O novo filme de Aki Kaurismaki será mesmo o “novo” de Kaurismaki ou apenas um aperfeiçoamento, um novo adorno, uma variante de um tecido que começou no início dos anos 80 e que se tem prolongado ao longo de uma vintena de filmes? Mas este “novo” não tem nada de “velho” ou usado, já que nestas personagens caídas em desgraça percebemos sempre esse outro lado da esperança. Mas sem sentimentalismos. Nem sorrisos. Mas essa postura estoica, tão finlandesa, afinal de contas tão calhada para os tangos sérios que habitam os seus filmes.
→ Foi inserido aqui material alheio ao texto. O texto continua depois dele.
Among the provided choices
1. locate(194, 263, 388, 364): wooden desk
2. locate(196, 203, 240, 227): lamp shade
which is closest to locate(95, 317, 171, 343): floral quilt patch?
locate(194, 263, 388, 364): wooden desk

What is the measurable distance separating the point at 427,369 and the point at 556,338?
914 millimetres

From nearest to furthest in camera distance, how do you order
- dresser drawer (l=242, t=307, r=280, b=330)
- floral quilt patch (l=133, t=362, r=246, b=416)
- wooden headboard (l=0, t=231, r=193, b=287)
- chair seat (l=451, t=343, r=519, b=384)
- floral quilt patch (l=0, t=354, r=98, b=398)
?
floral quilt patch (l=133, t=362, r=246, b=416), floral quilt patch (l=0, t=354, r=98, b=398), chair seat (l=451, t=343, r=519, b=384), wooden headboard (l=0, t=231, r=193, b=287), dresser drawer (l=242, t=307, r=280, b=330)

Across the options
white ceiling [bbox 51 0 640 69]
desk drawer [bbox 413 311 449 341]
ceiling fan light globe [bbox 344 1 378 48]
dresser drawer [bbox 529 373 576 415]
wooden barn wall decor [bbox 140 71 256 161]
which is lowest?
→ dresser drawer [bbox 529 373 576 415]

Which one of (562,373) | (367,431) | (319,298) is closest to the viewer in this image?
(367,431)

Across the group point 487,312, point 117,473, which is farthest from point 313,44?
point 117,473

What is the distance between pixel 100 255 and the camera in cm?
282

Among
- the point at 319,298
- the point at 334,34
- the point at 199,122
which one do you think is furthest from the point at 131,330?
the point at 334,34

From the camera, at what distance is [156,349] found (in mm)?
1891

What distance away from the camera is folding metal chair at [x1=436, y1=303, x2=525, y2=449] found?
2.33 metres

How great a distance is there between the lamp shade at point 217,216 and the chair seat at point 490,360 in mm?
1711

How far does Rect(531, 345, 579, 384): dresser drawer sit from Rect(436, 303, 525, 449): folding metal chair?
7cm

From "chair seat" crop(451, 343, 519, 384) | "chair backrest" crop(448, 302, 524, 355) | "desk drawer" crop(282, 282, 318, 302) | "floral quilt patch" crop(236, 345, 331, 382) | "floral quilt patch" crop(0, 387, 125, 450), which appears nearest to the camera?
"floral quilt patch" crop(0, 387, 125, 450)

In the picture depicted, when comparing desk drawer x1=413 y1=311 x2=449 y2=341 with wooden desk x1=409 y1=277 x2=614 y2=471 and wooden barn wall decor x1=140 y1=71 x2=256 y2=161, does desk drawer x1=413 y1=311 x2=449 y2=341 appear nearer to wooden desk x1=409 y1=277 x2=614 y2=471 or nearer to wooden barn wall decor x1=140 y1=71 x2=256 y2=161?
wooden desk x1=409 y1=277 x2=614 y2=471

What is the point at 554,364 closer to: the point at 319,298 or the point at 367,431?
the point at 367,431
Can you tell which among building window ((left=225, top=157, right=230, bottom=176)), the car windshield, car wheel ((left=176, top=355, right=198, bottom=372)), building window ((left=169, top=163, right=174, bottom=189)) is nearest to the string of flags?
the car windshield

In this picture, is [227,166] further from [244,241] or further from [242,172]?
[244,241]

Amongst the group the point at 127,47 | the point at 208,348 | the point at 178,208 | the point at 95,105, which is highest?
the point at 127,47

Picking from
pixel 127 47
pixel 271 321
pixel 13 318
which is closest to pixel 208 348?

O cinema de Kaurismaki é também um cinema de compartimentos que ele quer chamar de trilogias. Aqui, a abordar o lado da emigração que o preocupa, e que já havia principado em Le Havre, onde um negrinho é acolhido por um sapateiro (espantoso Andre Wilms). Agora, é o sírio Khaled (o não ator Sherwan Haji na sua estreia), um emigrante ilegal a ser descarregado por um navio mercante. Só que quando se candidata às autoridades locais a um asilo político, asseguram-lhe que a situação em Alepo não é de molde a essa solicitação. Essa é talvez uma das primeiras ironias deste filme. Uma ironia num país com a abertura da Finlândia, mas também com os seus problemas de extrema-direita. São essas as sombras no paraíso?
Paralelamente, seguimos o destino de um homem que abandona a mulher e que depois de ganhar dinheiro ao jogo o investe num restaurante chamado Imperial Dourada. Uma nova oportunidade para Sakari Kuosmanen, um ator com uma carreia de quase exclusividade a Aki Kaurismaki (com ele participou numa dezena de filmes, portanto metade), com algumas concessões ao irmão Mika e a uma colaboração com Jim Jarmusch. Com ele temos também uma pequena galeria de habitués, como a inevitável Kati Outinem (numa quase tão longa colaboração, desde Sombras no Paraíso, em 1986, e A Rapariga da Fábrica de Fósforos, em 1990) que vão gerindo este pequeno espaço que acabará por se travestir ao longo do filme de diversos temas e sabores. As duas histórias unem-se a partir do momento em que Khaled é admitido como força de trabalho.
Mesmo sem ser um dos melhores Kaurismaki – aliás, a concorrência é feroz – o próprio confessa isso na nossa entrevista, tal como a riqueza do texto, dos diálogos, dos sets vintage, em intensas cores primárias, bem como do estilo da câmara de Timo Salminen que acompanha Kaurismaki desde o saudoso Calamari Union, em 1985, a sua estreia na ficção, depois do ruidoso documentário Saimaa-ilmio, que fez com o irmão Mika em 1981.
Podemos até dizer que este Do Outro Lado da Esperança é um pouco todo o seu cinema anterior, sem que isso retire qualquer mérito ao realizador de 60 anos. Desde logo por se tratar de um filme vintage em que joga com as personagens que conhecemos, graças a um convidativo déjà vu, como o hooligan que quer espancar Khaled, com o mesmo papel num outro filme. Mas é também aí, nesse permanente holograma, que trata os temas mais deprimentes em estilo de comédia séria, que o cinema de Kaurismaki se renova e cresce.